"Karı" kelimesini anlatan yazının "3 . halk ağzında" ile başlayıp "fiilinden geliyor demiştim." ile biten kısmını hiç değiştirmeden yazın.

> **Metin bölümü**:

◇ ◇ ◇ ◇

Türkçemizde kullandığımız bazı kelimeler, bizim
bildiğimiz şekilden çıkarak başka anlamlara büründürülmektedir. Bu yazının
sebebi de, bir kelimeye değişik anlam yüklenmesi ve dolayısıyla yanlış
anlamadır.

Silifke'ye bağlı Keben Köyü ve çevresiyle ilgili
yazdığımız yazıda kullandığımız bir kelimeye, ilgili bazı kişiler olumsuz tepki
gösterdiler. Bu kelime "Karı" kelimesiydi.

Tepkiye sebep olan karı
kelimesini biraz açmak ve yanlış anlamayı ortadan kaldırmak
istiyorum:

Karı kelimesi, Türkçe'deki karıkmak fiilinden
yapılmıştır

Türk Dil Kurumu sözlüğünde Karı anlamı aşağıdaki
gibidir:
1 . Bir erkeğin evlenmiş olduğu kadın, eş, refika, zevce:
"Eve
varınca karım Fadime kapıyı açar."- S. F. Abasıyanık.

2 . kaba konuşmada Kadın:
"Analar ağlıyor, nişanlılar ağlıyor,
karılar ağlıyordu; fakat Saliha kadın buna alışmıştı."- H. E.
Adıvar.

3 . halk ağzında Yaşlı, ihtiyar.

Keben ve çevresinde Karı kelimesi karımış
(Karıkmış), yani yaşlanmış olan kadın anlamında kullanılmaktadır. Argodaki karı
ile ile bir ilgisi bulunmamaktadır. Yaşlanmış erkeğe de "G(K)oca denir. O da
kocamak (Kocalmak) fiilinden oluşturulmuş bir kelimedir.

Karı kelimesi karıkmak fiilinden geliyor demiştim.
Bununla ilgili olarak bilgisayar ağında araştırma yaptığımda şu bilgiye
ulaştım:

Karıkmak:Pir, ehtiyarlanmak, karılanmak,
kartlanmak.

◇ ◇ ◇ ◇

> **Kısa web açıklamaları**:
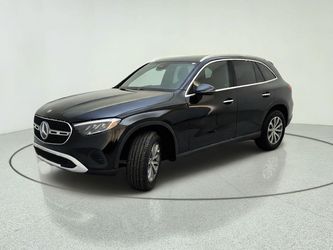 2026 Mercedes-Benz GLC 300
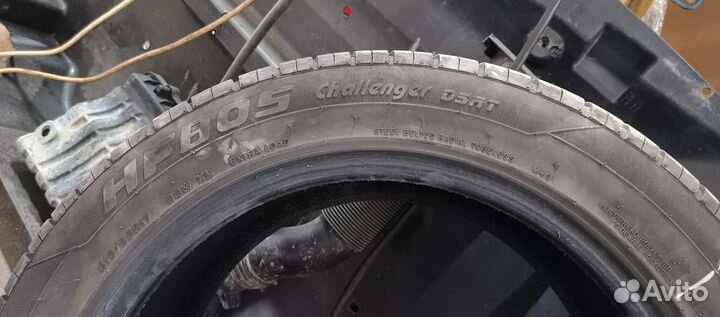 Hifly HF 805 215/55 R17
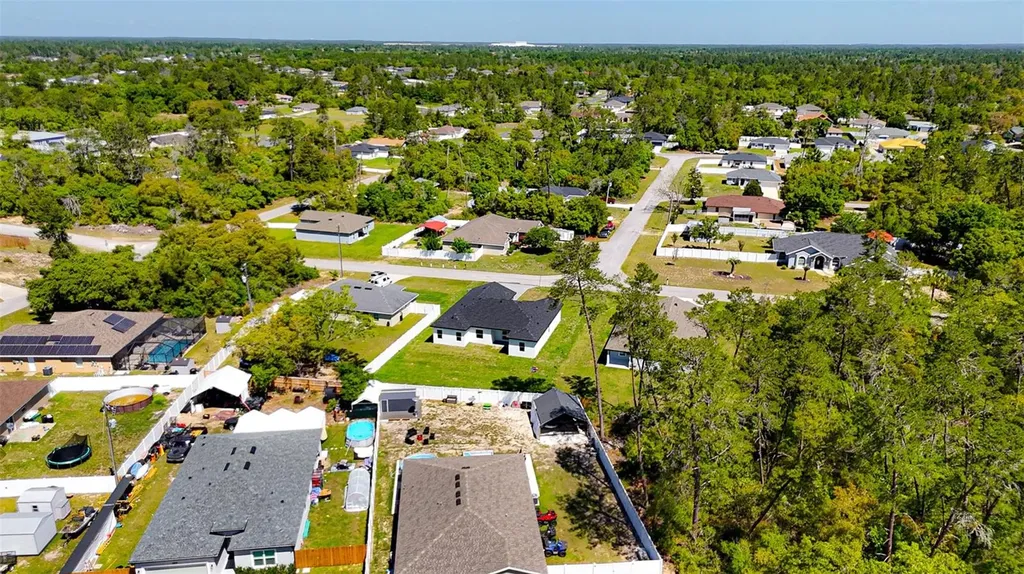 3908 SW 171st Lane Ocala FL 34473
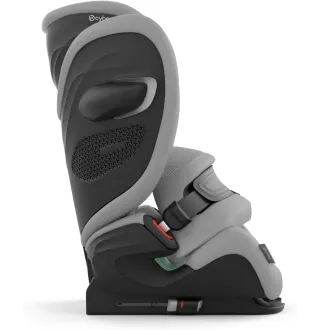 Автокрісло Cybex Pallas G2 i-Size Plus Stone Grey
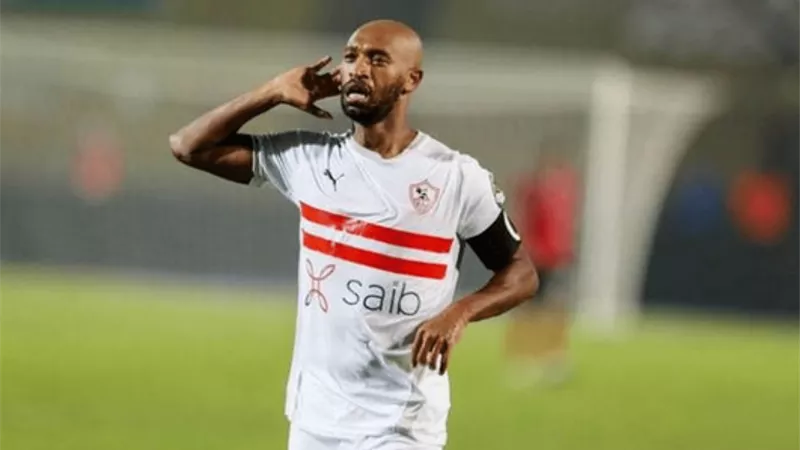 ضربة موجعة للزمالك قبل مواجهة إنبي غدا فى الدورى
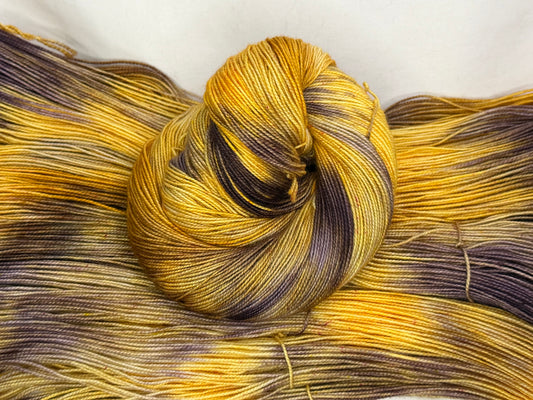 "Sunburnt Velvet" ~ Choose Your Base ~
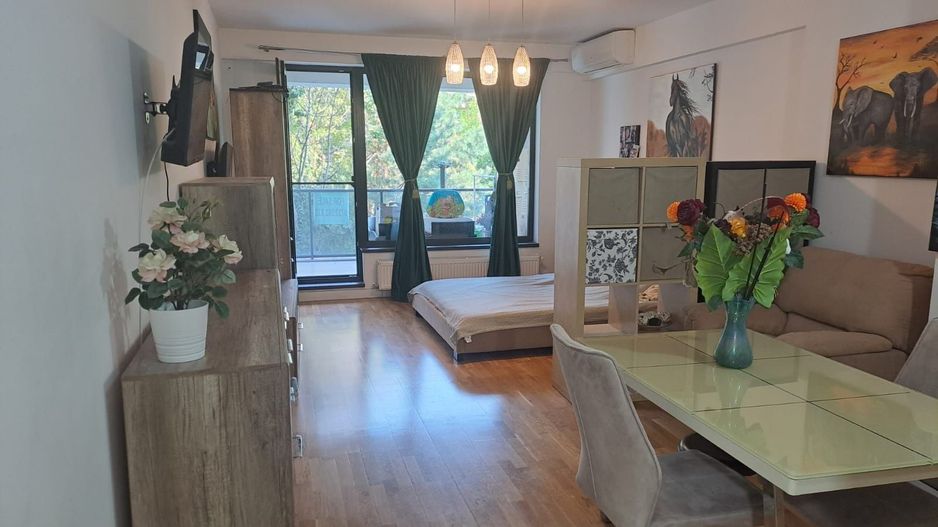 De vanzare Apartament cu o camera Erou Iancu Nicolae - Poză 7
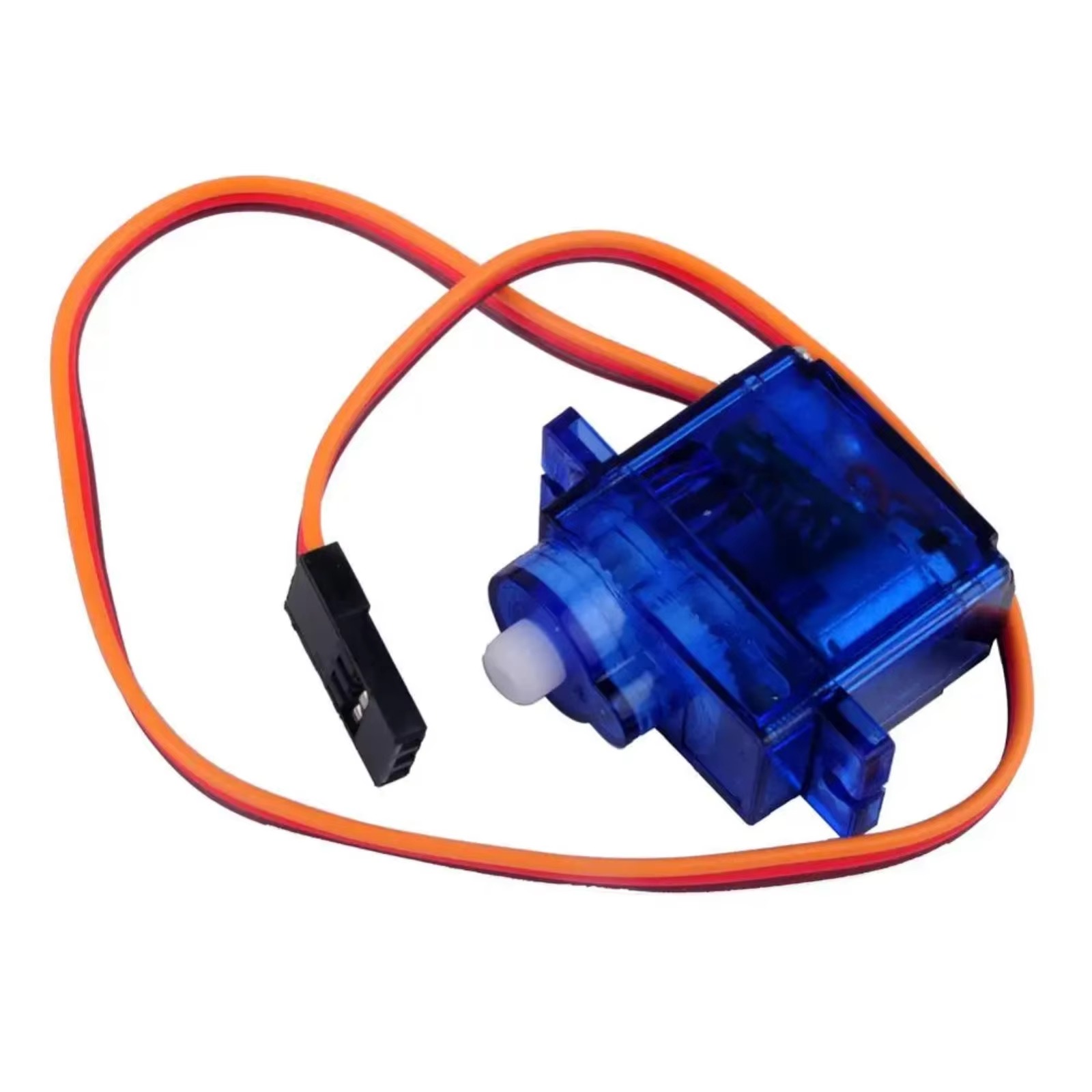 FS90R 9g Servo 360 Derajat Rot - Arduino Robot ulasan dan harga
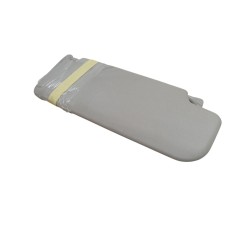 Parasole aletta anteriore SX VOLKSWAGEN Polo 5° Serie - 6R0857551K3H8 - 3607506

◇ ◇ ◇ ◇

> **Problemin çözümü**:
3 . halk ağzında Yaşlı, ihtiyar.

Keben ve çevresinde Karı kelimesi karımış
(Karıkmış), yani yaşlanmış olan kadın anlamında kullanılmaktadır. Argodaki karı
ile ile bir ilgisi bulunmamaktadır. Yaşlanmış erkeğe de "G(K)oca denir. O da
kocamak (Kocalmak) fiilinden oluşturulmuş bir kelimedir.

Karı kelimesi karıkmak fiilinden geliyor demiştim.